1

I'am working in a Transparent Dirty Detection Agent (tdd-agent). It work really well redefining the target classes to implement the setDirty()/isDirty() and set it when it detect a putfield, but I want to extend it to detect calls to add() in collections, for example. How could I detect that call?

When the call is made with a complex parameters the generated asm separates the field and the final invocation to the method and I'm not figuring out how to detect and handle it.

For example:

private List<Foo> listaFoo = new ArrayList<>(); public void testNativeCollections(){ this.listaFoo.add(new Foo("text").setS("otro text")); } 

This block generate this asm:

 aload 0 // reference to self getfield test/OuterTarget.listaFoo:java.util.List new test/Foo dup ldc "text" (java.lang.String) invokespecial test/Foo.<init>(Ljava/lang/String;)V ldc "otro text" (java.lang.String) invokevirtual test/Foo.setS(Ljava/lang/String;)Ltest/Foo; invokeinterface java/util/List.add(Ljava/lang/Object;)Z pop 

and I need to pair the first getfield with the last invoke interface to detect that this call will modify the object and after it insert a call to setDirty(). The main issue is that the code between the getfield/invoke could be arbitrary long and complex.

3
  • 1
    Calling add does not necessarily modify the collection. In case of a Set, for example, a return value of false implies that the set has not been modified. Further, it seems you are focusing on the easier scenario, where the code modifying the collection is inside the class whose “dirty” flag you want to set. But this doesn’t have to be the case. The collection might be returned by a method and the caller may one of the dozens modification methods, perhaps one not yet defined, as the API can evolve. You should probably rethink your approach… Commented Mar 4, 2024 at 16:14
  • Just one step at time. First, detect and instrument collections in a simple way. Commented Mar 5, 2024 at 19:25
  • 1
    Ignoring the big picture does not necessarily lead to a simple solution. For example, when you consider the complexity of detecting all modifications of a collection, you may find that replacing a collection with a delegating collection designed for this purpose (and implemented in ordinary Java code) is simpler than instrumenting every code pattern that could lead to a modification. Then, the instrumentation task reduces to finding the creation sites and injecting the code to wrap the created collection. If I get your use case correctly, it would affect the constructors of the target only. Commented Mar 6, 2024 at 9:23

2 Answers 2

0

You'd have to build java's own internal (as in, its private API, but, java is open source, there's that) static stackwalk analysis code, which is extremely complicated. One upside is that bytecode gen has been changed to be more palatable to it (e.g. RET is no longer being generated by javac, mostly for this reason).

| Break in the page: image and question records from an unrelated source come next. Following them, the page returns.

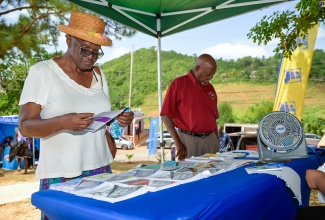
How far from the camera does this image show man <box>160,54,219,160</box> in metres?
3.28

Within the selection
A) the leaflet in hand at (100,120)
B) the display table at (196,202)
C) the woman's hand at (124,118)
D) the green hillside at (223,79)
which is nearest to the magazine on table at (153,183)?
the display table at (196,202)

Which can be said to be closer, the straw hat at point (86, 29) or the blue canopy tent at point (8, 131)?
the straw hat at point (86, 29)

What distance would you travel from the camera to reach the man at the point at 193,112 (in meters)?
3.28

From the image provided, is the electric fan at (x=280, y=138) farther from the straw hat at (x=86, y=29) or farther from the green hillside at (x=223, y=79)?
the green hillside at (x=223, y=79)

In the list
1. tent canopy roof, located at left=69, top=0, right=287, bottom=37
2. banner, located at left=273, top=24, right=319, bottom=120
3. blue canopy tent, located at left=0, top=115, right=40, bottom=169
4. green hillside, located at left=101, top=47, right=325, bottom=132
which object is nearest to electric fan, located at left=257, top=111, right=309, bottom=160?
tent canopy roof, located at left=69, top=0, right=287, bottom=37

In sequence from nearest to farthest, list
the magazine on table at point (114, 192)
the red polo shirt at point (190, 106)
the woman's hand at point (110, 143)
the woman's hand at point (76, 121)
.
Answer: the magazine on table at point (114, 192) → the woman's hand at point (76, 121) → the woman's hand at point (110, 143) → the red polo shirt at point (190, 106)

You need to map each and every opcode that exists (and there a lot) to the effect it has on the stack. For example, ALOAD_0 (which ASM at least helpfully flattens; ALOAD_0, ALOAD_1, ALOAD_2, ALOAD_3, and ALOAD constant are all flattened into just aload which helps a bit) has the effect of popping nothing and pushing 1 object onto the stack.

Doing that analysis:

 // stack at 0 aload 0 // stack at 1 getfield // pops 1, then pushes value. stack at 1, remember: stack[0] = listaFoo new test/Foo // stack at 2 dup // stack at 3 ldc "text" (java.lang.String) //stack at 4 invokespecial test/Foo.<init>(Ljava/lang/String;)V // stack at 2 ldc "otro text" (java.lang.String) // stack at 3 invokevirtual test/Foo.setS(Ljava/lang/String;)Ltest/Foo; // stack at 2 invokeinterface java/util/List.add(Ljava/lang/Object;)Z // stack at 1 pop 

All the flavours of invoke require analysing the signature to know what impact it has on stack (-1 stack for every argument it has, and all but invokestatic an additional -1 stack for the implicit receiver argument - then +1 stack if its return type is anything but V.

Here your analyser should be capable of registering that that last invokeinterface is the one that pops the field you are interested in off the stack as receiver of an add method, thus, qualifying it for a 'dirty' flag.

I don't think a library exists that is public and maintained in a way that it is intended for analysis like this, but, I haven't looked all that much - perhaps now you know what to look for.

The JVM does this kind of analysis itself when loading a class. For example, if you have this bytecode:

ALOAD_0 DUP GETFIELD someIntField IADD 

The verifier will abort with a VerifyError and this entire class will never even be loaded: It analysed that that IADD instruction, which pops 2 things off the stack and either [A] adds them if they are both ints and pushes that back on, or [B] all hell breaks loose if they aren't both int values - and it analysis that this is a B situation, because what's on the stack is this and an int - not 2 ints.

How does it do that? By applying the same principle: Analyse every instruction and keep track of what that does to the stack. In its case, it registers the type of each thing on the stack (ALOAD_0 - okay, there is an object in stack[0]. DUP - okay, there is an object in stack[1]. GETFIELD someIntField - okay, there is now an int in stack[1]. IADD - okay, check stack[current] and stack[current-1]'s types? Uhoh, one of em aint int - VerifyError!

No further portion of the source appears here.